The actionable rule: when integrating with an upstream tool’s parsing function, verify your output format against the parser’s source, not just documentation. A one-field format mismatch can produce a completely silent failure.
Always use the upstream tool’s recommended query format. The vuls project documents the
rpm -qa --queryformat string it expects. Using a custom format that “looks similar” is not
enough — field count, separator character, and field ordering all matter exactly.
Source packages are load-bearing on RPM-based distros. On Debian, SrcPackages is an
enhancement that improves detection precision. On RHEL and CentOS, many CVEs in the advisory
databases are indexed against source package names only. Omitting SrcPackages means vuls
silently misses a meaningful fraction of its results.

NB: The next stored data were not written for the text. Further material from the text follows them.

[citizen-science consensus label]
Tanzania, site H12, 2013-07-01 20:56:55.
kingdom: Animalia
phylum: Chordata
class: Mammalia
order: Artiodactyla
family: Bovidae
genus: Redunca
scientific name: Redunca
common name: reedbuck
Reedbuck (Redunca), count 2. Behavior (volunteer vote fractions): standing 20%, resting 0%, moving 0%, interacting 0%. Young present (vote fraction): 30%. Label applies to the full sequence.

Replacing a complex stateful pipeline with a static artefact is almost always worth it. PostgreSQL + go-cve-dictionary + dict-server was three components, each with its own failure modes and operational requirements. A nightly SQLite OCI image is one component pulled by an init container. The data freshness model is identical (both update on a schedule), but the failure surface is far smaller and operational overhead drops to nearly zero.